• _ABOUT THIS TASK_
From the records below, print exactly the lines starting at the one containing "[crowd-labeled camera trap]" and ending at the one containing "label granularity: sequence-level", ends included, and nothing else.

--- DATASET RECORDS Enclosed Below ---

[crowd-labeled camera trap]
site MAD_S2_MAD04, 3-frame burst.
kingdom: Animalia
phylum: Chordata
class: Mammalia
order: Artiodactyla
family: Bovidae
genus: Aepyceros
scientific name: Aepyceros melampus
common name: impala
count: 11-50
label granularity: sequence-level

--- End of Enclosed DATASET RECORDS ---
--- DATASET RECORDS Enclosed Below ---

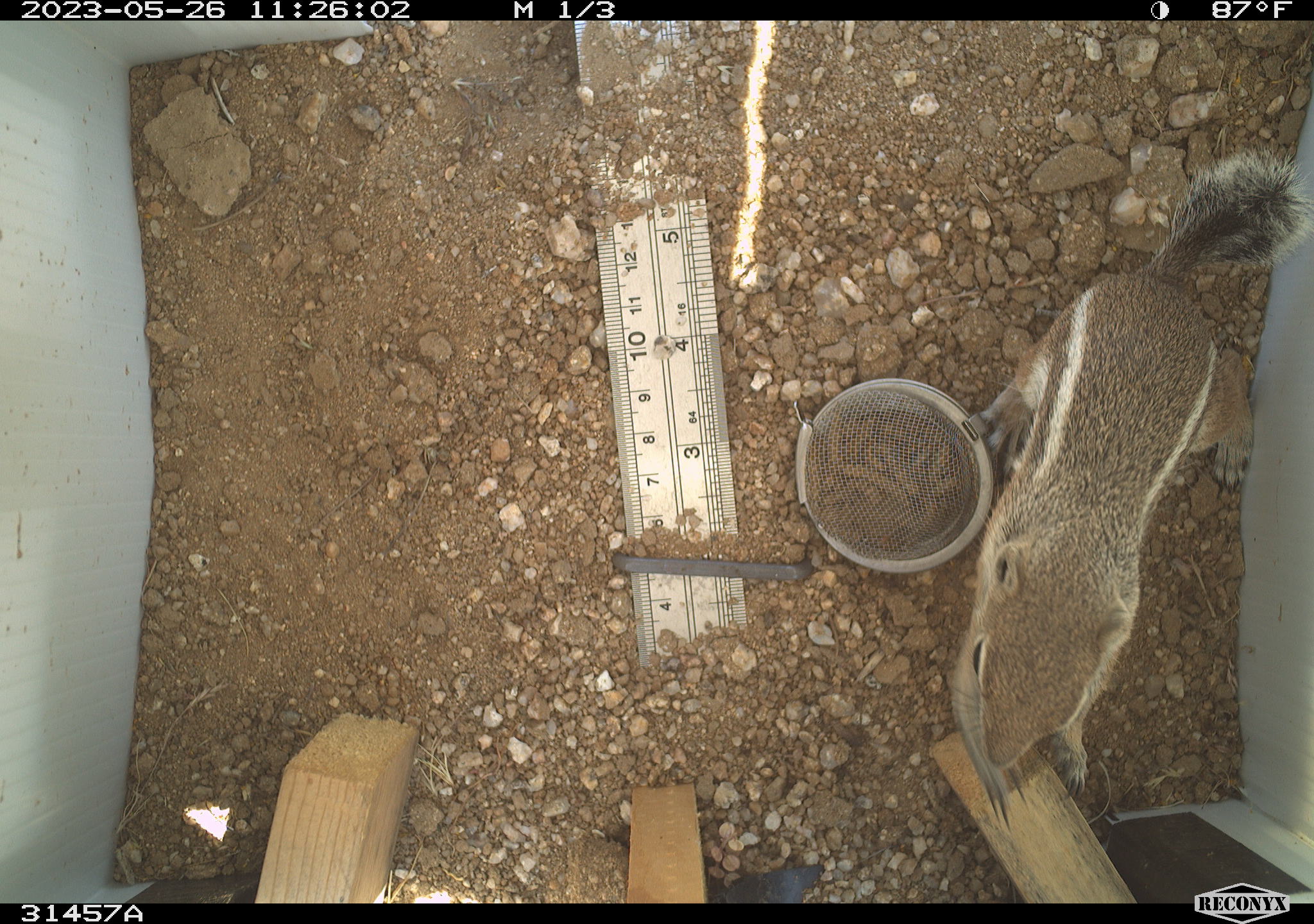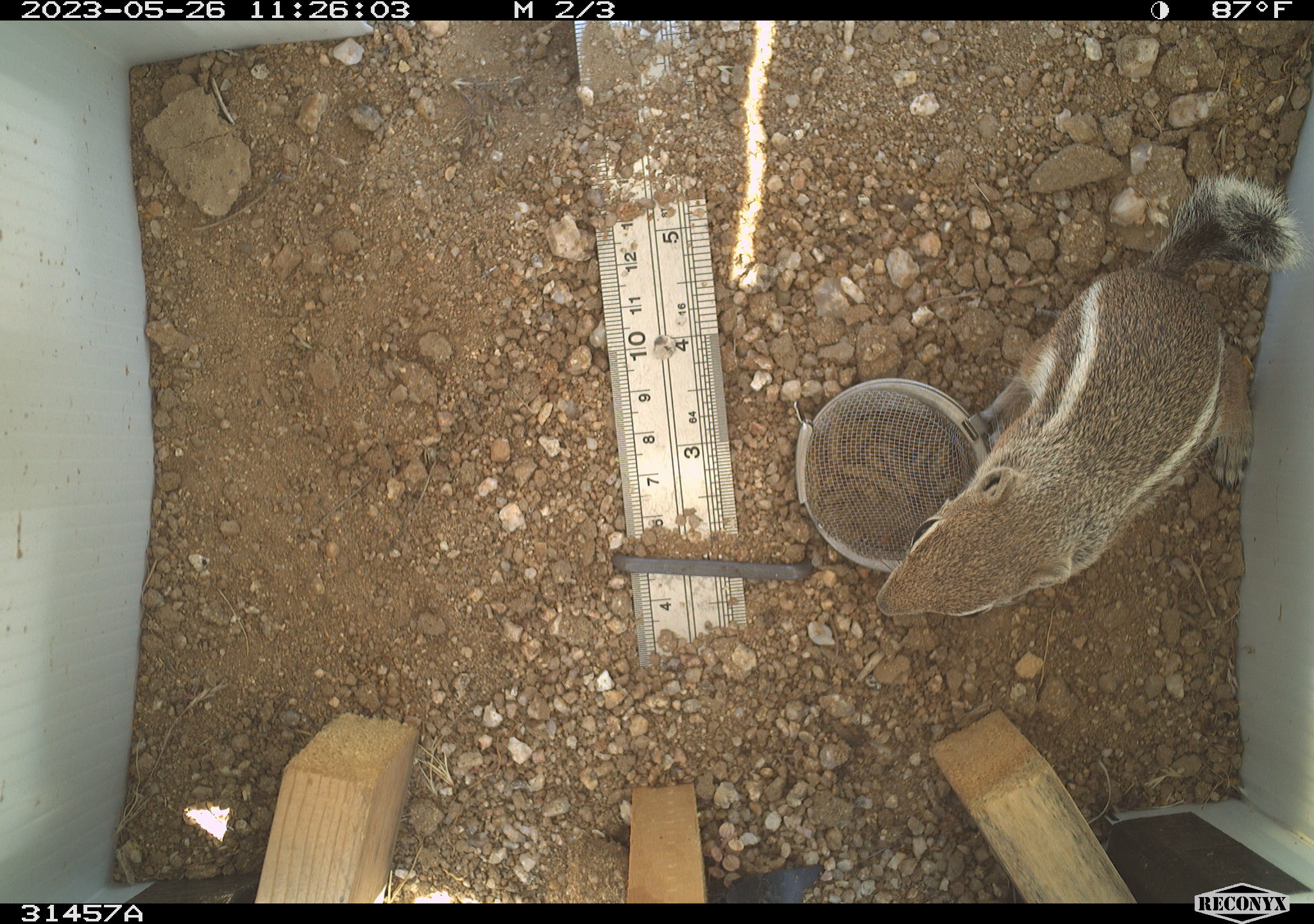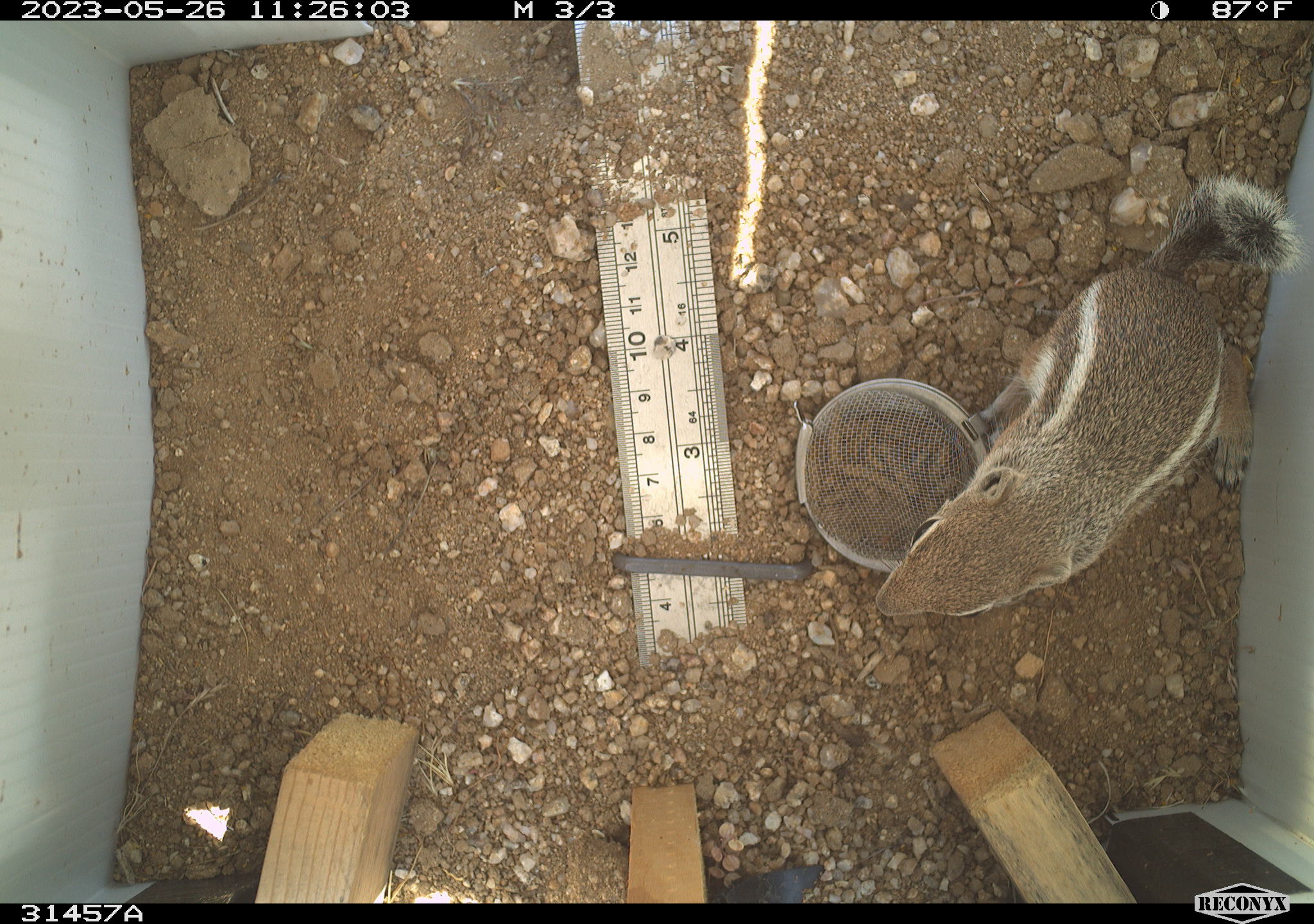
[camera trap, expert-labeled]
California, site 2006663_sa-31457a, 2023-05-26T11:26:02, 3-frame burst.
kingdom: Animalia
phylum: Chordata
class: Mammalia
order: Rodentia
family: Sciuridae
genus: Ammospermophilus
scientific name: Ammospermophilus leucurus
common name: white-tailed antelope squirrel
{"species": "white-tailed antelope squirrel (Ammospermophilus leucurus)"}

--- End of Enclosed DATASET RECORDS ---
--- DATASET RECORDS Enclosed Below ---

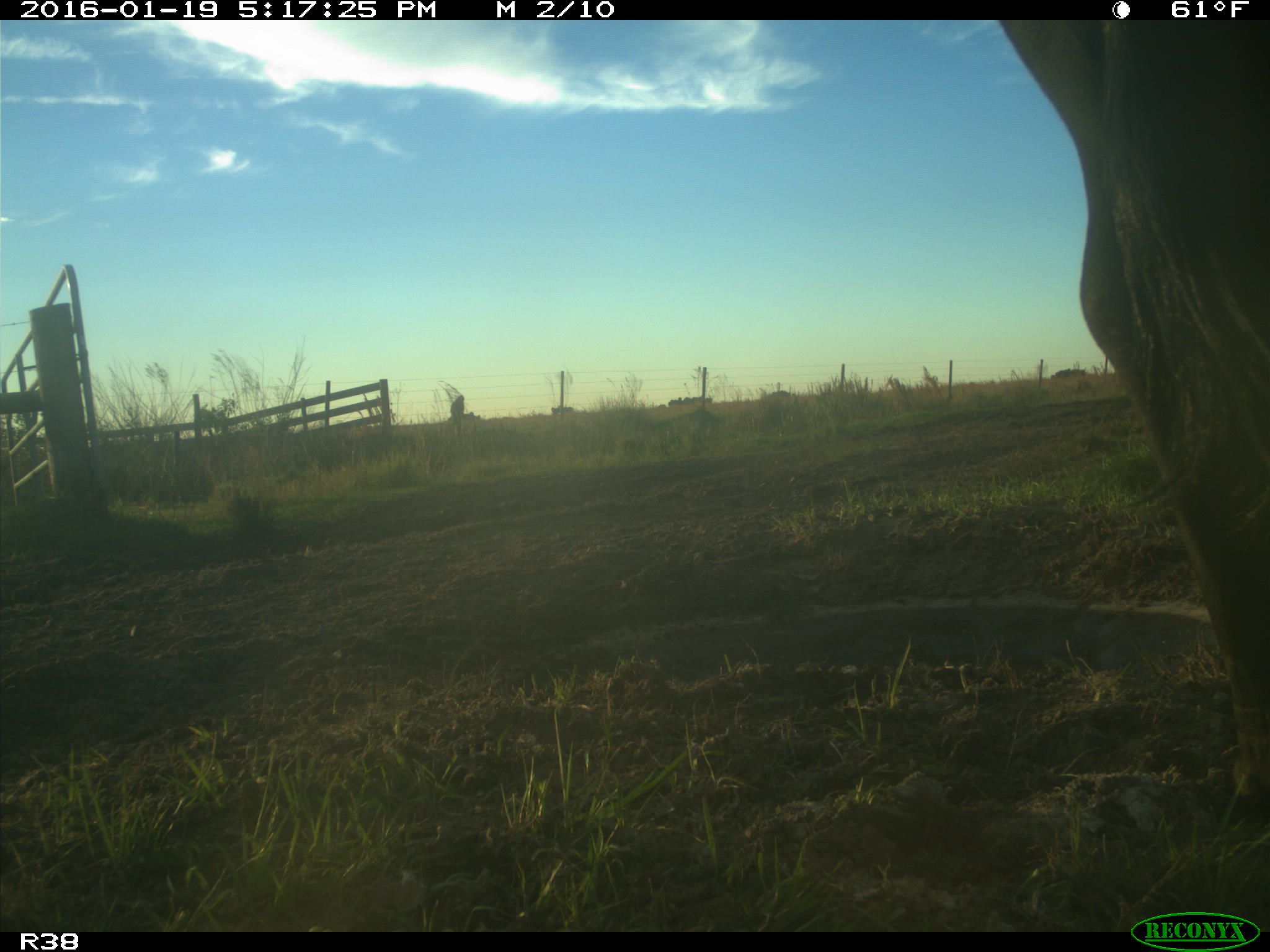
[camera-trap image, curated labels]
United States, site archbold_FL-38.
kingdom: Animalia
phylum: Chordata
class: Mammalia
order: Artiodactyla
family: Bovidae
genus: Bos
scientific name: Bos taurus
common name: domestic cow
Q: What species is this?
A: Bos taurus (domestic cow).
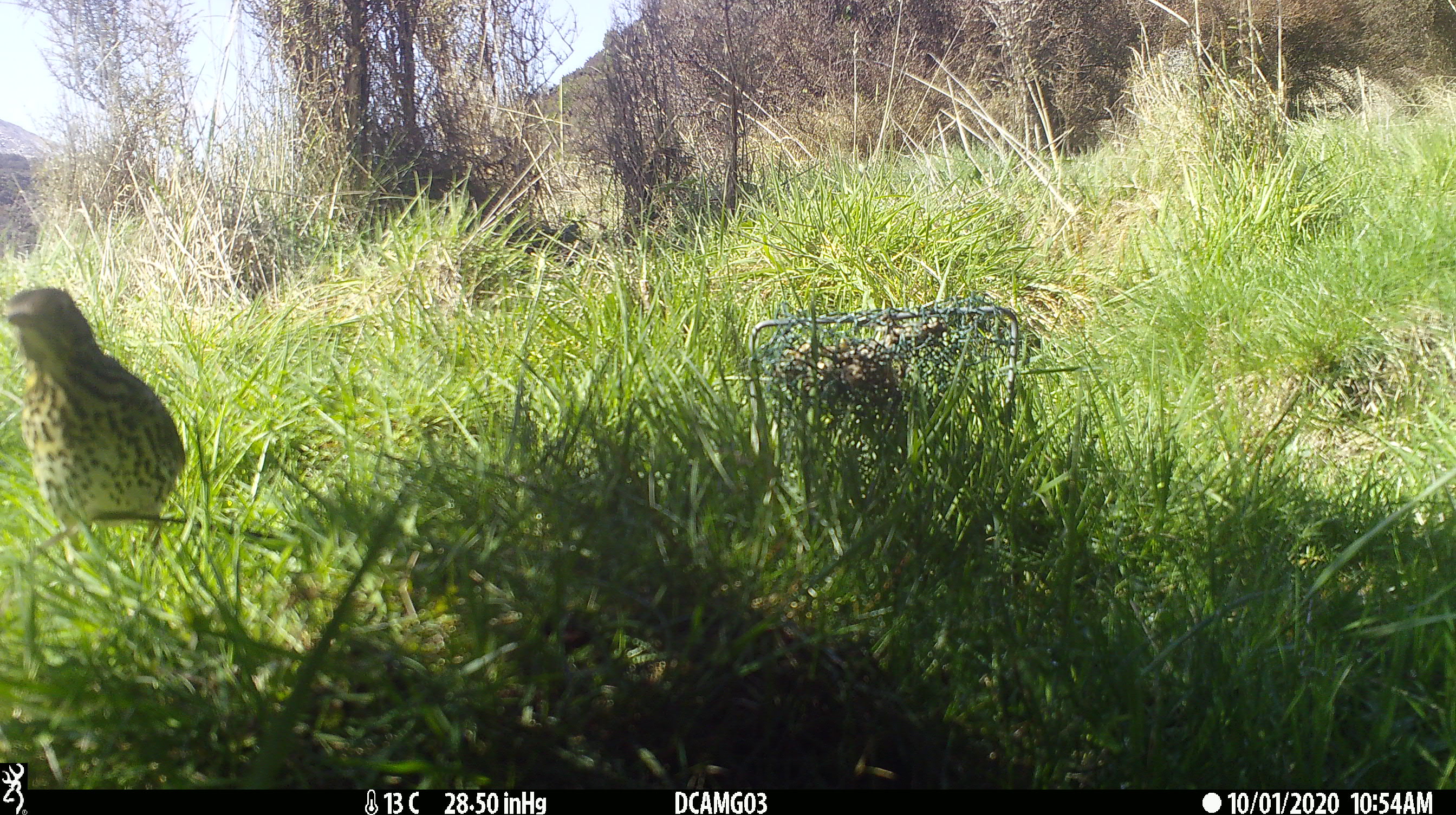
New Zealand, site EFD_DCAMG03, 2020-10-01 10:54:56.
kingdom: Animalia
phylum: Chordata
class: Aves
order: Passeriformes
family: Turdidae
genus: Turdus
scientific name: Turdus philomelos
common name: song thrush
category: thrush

--- End of Enclosed DATASET RECORDS ---

• _OUTPUT FOR THIS TASK_
[crowd-labeled camera trap]
site MAD_S2_MAD04, 3-frame burst.
kingdom: Animalia
phylum: Chordata
class: Mammalia
order: Artiodactyla
family: Bovidae
genus: Aepyceros
scientific name: Aepyceros melampus
common name: impala
count: 11-50
label granularity: sequence-level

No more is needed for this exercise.